El cartel de "bienvenidos a Minnesota" le parecerá fina ironía. Pero no se trata de hacer amigos ni de convertirse en un ciudadano ejemplar. Ni siquiera es necesario sacar el perro de la vecina o tener huevos y aceite por si a alguien le hacen falta para hacer una tortilla. Se trata de jugar al baloncesto y la oferta de los Timberwolves ofrece motivos para soñar.

Kevin Love es el principal jugador de la franquicia, un reboteador insaciable, pero no una figura sobre la que construir tan siquiera una canoa. Michael Beasley es un anotador compulsivo como bien demostró en sus tiempos en Kansas State antes de llegar a Miami y decepcionar a todo el mundo por su indisciplina y su falta de cerebro. Wesley Johnson se dispone a afrontar su segunda temporada y, aunque ha dejado muestras de brillantez, tampoco parece que pueda ser una estrella de la liga. Del resto se puede destacar el estilismo de Wayne Ellington, escolta tirador de la escuela de North Carolina, el extraño caso de Darko Milicic, número dos de uno de los mejores drafts de la historia o la presencia de un siempre voluntarioso Anthony Randolph.

En cuanto a la competencia para el puesto de base se puede decir que es casi inexistente. Johnny Flynn (elegido en el número 6, una posición por detrás de Ricky, en previsión de que el catalán no diera el salto inmediato a la NBA) ha demostrado ser incapaz de liderar a un equipo y Luke Ridnour puede ser un buen cicerone y base reserva, pero no será, en caso alguno, un verdadero rival para la titularidad.

La suma de todos los elementos y, especialmente, su juventud nos permiten ser optimistas.
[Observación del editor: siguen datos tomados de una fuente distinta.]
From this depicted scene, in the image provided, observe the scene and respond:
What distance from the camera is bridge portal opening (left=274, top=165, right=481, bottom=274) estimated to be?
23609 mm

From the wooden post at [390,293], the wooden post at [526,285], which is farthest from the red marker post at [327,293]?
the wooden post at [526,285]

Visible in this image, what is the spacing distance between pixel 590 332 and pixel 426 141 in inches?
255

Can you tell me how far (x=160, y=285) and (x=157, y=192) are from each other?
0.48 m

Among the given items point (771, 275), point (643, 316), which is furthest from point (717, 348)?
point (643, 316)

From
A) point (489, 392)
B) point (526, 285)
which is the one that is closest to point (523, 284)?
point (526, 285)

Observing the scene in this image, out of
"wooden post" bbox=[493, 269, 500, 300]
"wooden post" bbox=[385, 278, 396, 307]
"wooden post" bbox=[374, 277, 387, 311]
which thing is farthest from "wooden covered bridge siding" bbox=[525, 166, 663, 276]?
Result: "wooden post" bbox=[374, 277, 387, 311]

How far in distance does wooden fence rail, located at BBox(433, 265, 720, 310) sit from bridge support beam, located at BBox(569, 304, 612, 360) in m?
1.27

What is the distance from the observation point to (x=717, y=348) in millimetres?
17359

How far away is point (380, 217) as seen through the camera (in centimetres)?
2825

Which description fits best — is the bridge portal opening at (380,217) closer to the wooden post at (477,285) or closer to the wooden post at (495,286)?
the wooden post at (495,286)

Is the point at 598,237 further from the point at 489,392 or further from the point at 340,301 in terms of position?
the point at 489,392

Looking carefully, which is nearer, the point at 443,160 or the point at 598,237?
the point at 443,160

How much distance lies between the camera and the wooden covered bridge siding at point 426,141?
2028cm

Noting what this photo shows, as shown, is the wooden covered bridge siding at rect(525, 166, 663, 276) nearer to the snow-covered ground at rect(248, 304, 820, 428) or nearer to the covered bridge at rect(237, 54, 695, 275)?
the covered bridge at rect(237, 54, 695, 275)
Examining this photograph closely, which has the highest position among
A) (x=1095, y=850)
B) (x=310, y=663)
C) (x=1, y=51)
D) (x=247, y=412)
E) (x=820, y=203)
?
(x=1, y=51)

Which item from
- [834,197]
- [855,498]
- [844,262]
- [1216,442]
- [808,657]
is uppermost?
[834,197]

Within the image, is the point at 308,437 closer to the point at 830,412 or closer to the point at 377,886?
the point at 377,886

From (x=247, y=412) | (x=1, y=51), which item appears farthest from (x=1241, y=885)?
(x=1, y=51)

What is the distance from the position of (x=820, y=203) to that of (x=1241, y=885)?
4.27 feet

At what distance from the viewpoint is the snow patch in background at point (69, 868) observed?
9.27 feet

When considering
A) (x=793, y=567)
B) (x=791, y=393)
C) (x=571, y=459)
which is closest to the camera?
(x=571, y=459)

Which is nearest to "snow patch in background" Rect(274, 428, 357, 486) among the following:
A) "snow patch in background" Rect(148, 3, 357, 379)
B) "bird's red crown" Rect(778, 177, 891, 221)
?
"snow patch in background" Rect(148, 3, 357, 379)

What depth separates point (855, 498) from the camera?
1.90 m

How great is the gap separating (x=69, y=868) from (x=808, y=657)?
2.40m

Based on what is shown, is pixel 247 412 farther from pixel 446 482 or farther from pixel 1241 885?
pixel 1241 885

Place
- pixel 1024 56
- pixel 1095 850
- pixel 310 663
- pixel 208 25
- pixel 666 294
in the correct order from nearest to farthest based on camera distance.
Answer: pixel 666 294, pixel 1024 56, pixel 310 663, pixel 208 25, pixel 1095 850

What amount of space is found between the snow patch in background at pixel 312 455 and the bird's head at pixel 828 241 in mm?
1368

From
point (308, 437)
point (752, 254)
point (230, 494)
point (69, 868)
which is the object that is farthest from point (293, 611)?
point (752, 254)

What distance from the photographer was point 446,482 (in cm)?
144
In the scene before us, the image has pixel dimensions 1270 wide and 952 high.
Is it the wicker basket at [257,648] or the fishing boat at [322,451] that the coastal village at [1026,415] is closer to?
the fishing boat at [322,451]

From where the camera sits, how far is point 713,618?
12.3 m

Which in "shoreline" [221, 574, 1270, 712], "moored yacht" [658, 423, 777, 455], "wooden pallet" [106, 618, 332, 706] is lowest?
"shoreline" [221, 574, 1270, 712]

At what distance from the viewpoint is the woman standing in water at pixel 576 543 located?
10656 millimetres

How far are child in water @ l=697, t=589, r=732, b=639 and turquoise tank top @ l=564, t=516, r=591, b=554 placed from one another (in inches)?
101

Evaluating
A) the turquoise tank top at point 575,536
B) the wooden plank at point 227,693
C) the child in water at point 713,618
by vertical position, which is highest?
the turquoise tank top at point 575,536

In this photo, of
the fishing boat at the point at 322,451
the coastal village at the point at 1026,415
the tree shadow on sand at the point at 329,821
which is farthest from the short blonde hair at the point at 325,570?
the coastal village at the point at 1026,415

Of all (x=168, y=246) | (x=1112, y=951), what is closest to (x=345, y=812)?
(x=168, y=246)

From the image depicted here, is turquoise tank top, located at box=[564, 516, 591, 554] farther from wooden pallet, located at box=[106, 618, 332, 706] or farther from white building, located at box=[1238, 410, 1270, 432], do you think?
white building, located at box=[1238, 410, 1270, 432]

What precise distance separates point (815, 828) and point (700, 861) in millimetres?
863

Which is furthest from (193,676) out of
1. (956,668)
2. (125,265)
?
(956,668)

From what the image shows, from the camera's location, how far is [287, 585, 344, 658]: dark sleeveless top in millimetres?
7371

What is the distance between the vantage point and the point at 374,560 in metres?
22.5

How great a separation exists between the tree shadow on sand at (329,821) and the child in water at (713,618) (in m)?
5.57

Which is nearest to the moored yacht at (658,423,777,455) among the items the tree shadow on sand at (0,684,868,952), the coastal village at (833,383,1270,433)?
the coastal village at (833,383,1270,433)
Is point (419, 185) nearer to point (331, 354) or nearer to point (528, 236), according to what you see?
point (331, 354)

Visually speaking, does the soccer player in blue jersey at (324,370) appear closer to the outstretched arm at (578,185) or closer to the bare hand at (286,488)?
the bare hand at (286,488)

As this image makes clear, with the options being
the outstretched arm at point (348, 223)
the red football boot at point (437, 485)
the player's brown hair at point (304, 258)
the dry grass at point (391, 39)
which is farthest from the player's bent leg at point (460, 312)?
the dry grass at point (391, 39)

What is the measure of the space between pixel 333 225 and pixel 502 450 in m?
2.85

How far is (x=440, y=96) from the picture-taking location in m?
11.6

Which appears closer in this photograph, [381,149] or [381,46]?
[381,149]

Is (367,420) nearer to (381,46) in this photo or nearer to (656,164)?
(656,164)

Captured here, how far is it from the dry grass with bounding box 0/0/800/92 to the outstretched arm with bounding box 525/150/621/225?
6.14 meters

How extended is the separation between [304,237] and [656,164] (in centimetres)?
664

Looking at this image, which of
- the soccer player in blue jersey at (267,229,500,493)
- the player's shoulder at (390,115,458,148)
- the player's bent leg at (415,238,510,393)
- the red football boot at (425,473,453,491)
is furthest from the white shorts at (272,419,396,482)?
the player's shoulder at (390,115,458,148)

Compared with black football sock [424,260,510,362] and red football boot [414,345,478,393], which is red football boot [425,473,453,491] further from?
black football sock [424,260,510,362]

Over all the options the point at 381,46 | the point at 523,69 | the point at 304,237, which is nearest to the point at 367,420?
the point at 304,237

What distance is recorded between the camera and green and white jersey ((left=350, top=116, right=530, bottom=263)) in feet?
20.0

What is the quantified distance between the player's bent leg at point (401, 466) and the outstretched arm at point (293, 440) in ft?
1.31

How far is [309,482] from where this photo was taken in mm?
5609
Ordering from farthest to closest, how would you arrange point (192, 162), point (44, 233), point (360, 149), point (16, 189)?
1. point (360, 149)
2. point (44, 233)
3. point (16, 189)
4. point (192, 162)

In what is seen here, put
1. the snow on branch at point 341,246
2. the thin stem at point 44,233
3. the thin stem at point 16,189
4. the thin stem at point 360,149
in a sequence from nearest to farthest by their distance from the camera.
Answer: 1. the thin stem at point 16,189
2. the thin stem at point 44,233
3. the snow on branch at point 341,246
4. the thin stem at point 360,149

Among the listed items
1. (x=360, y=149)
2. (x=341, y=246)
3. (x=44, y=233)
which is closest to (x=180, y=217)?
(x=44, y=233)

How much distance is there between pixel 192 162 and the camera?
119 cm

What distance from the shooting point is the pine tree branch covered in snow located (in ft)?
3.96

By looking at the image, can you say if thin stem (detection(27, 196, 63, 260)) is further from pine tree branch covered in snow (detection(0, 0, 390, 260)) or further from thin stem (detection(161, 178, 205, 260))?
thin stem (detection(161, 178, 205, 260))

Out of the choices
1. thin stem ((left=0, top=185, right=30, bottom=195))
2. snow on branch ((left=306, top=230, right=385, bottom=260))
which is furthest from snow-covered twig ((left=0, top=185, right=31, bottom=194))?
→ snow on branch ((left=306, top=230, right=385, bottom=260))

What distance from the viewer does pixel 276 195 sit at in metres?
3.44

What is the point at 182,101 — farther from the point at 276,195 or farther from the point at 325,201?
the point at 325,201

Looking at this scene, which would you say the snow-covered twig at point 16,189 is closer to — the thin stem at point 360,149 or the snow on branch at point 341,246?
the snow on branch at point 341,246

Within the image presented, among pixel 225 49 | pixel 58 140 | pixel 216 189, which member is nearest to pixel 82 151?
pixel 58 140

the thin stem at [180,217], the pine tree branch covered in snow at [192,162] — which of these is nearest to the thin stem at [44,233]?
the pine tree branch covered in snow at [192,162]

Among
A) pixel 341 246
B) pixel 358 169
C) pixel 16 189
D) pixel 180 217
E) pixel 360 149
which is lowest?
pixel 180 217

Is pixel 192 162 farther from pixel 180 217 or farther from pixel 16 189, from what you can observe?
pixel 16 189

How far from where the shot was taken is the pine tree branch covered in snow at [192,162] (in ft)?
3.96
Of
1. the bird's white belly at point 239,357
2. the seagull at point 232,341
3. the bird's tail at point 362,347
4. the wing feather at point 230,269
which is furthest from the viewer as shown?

Los Timberwolves pueden ser los próximos Grizzlies o Thunder, sobre todo si no malgastan la segunda elección del próximo draft (aunque se prevé uno de los peores de la historia).

El genio de El Masnou está preparado. Han sido dos años muy duros, pero tarde o temprano el aprendizaje acabará dando sus frutos siempre que, eso sí, Ricky se acostumbre vivir sin el sonido de aquel cercanías mientras recorre en avión, de costa a costa, los Estados Unidos de América del Norte.